除了著人將外衣送出去,另外還加了件鬥篷。蔣煜沒有去管這姑娘大半夜的生氣跑出去的事。
第二天早上照常去請安,下午照常去騎馬。空餘的時間不是在院子裏簡單運動運動,就是照常的禍害新采買來的粗細布匹。
葉飛也沒氣多久。第三天晚飯時節就直接過來了,披著頭發,發上還帶著濕漉漉的水汽。
蔣煜見了趕緊讓她進屋,拿了幹布仔細給她擦幹,又輕巧的拿了梳子給她梳順。又囑咐小廝們讓廚房熬薑湯。
“秋風已經這麼涼,披著濕頭發走來,小心生病。生我的氣也不要拿著自己的身體不當回事。”
葉飛喪著臉,聽著蔣煜數落她,別扭道:“明明是你生我的氣。暗地裏不知道怎麼惱呢。以後你要惱我你明說。”
蔣煜才說了一句:“我沒有惱……”見她冷哼一聲腦袋一扭,手裏梳子上扯下了幾根頭發,隻好抿著嘴笑,又給她吹吹頭皮。
如今蔣煜也會梳頭了,與她挽了個靈蛇髻,前頭籫了仙人騎龍鯉魚戲波的金簪,後頭貼腦插了四力士降牛的銀篦。發髻尖兒上綴了一枚大珠。又利落又俏皮。
看著她飲了薑湯,這才出去吃飯。兩人自此和好了,葉飛依舊每兩天才過來一次,卻不再是半夜三更了。
到了九月底,終於收拾了車馬前往宿島山秋獵。

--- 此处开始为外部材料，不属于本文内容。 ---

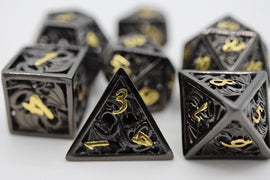 A Hollow Night Dragon Metal RPG Dice Set featuring intricately designed black dice with gold numbering. The set includes various polyhedral shapes, such as d4, d6, d8, d10, d12, and d20, ideal for tabletop role-playing games, showcasing detailed dragon motifs carved into the surface.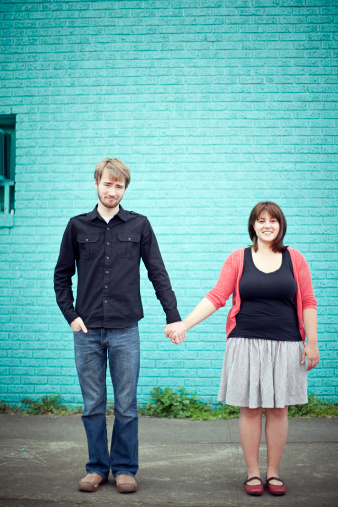 A young man and woman stand in an urban setting in front of a bright blue/turquoise wall holding hands and smiling.  Vertical with copy space.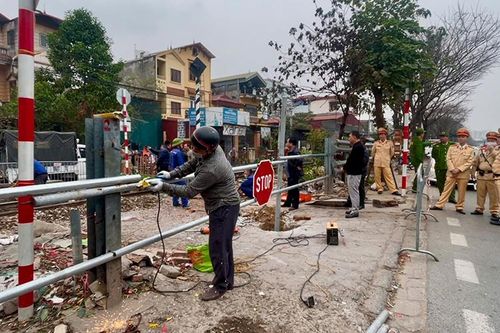 Xóa bỏ lối đi tự mở qua đường sắt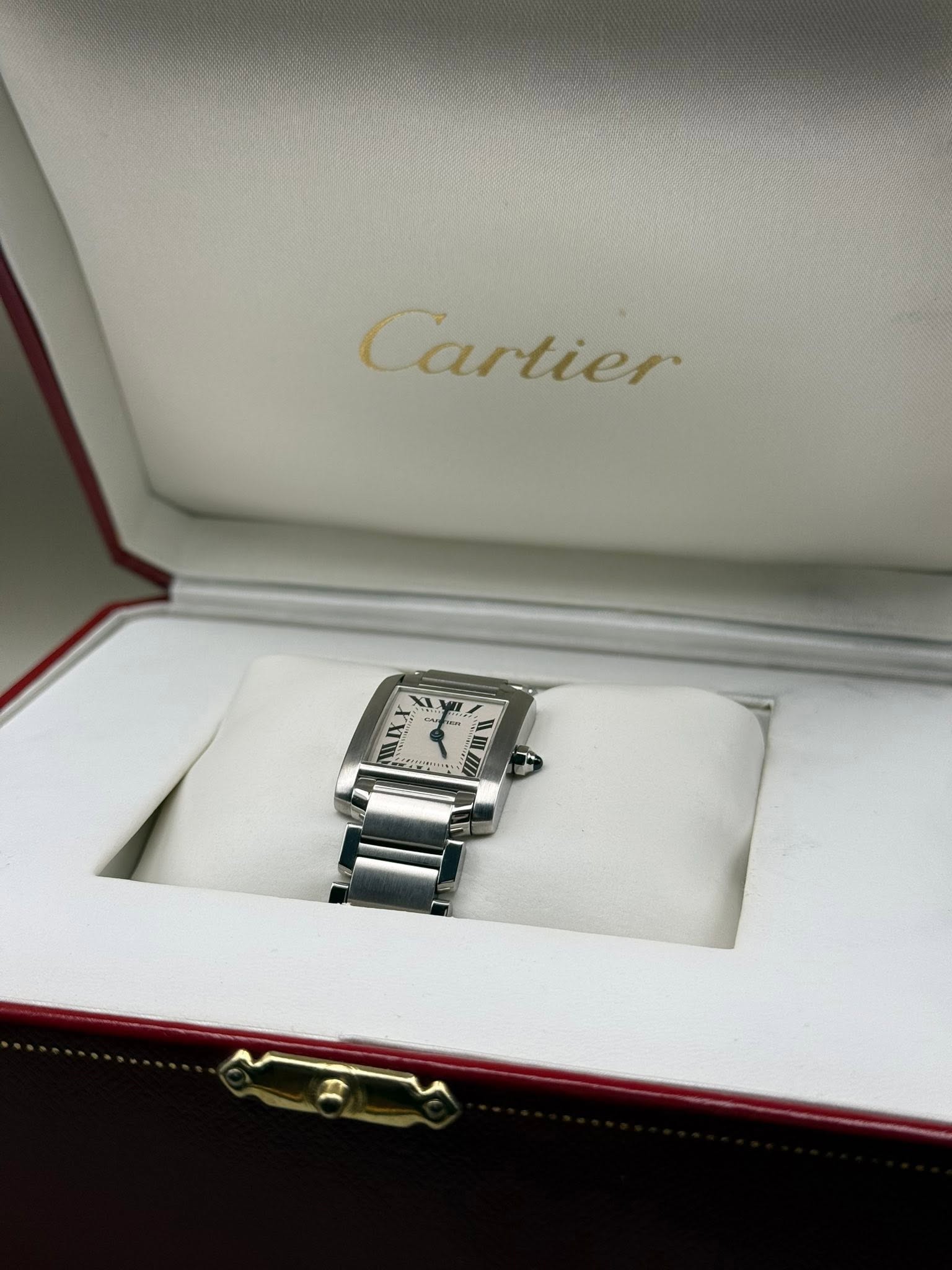 May be an image of wrist watch and text that says 'Cartier ILY'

那位十一皇姐早十日前已經回京,葉飛的姆父連同孫氏、幾個侍奴兒,沒有一個要同他們去湊熱鬧的。
所以最後要去秋獵的人選,就是葉飛帶著三五個手下五六十個侍衛,葉十二葉十三帶了十來個侍衛,以及蔣煜連同他的四個小廝兒。
一共收拾了七八輛結結實實滿滿當當的小車。除了蔣煜座著一輛,給葉飛空著一輛,其餘都拉滿了帳篷家什糧食。據說這都是因著蔣煜要去。往常他們多是一人三騎,其中兩騎馱馬。最多給葉飛帶一輛車。
宿島山在付梓城東北,日行夜宿兩天半,第三天將近傍晚,才到了地方。
下了車,站在將近半人高的草叢旁邊,看著近處如同波濤起伏的深深的草甸,以及以及,蒼翠帶著枯黃的草甸上浮出來的十來座大大小小的窩頭一樣的山包,蔣雨總算明白了這個地方為什麼要叫宿島山?不正像是一堆小小的山包,在這柔軟的草甸中聚眾休息嗎。
停留的地方就是最近的一座小山包,這個小山包形狀好像一個饅頭,靠近山腳的地方,希稀疏疏的長著一些大樹,再往上卻是亂石叢生,有一些低矮的鬆樹,大部分是灌木,有的地方能看見裸露出來的石塊。
侍衛們有的斬草挖溝,平整宿營場地;有的的呼哨來去,四麵八方派出了探馬;有的駕鍋埋灶,很快就燒來了熱湯熱茶;還有一隊侍衛,兩騎一組分成四組,拖著碾木,大木爬,按某個固定路線向遠處掃蕩。原來草長的太深,把舊路都給掩埋了,他們是在把往深處的路清理出來。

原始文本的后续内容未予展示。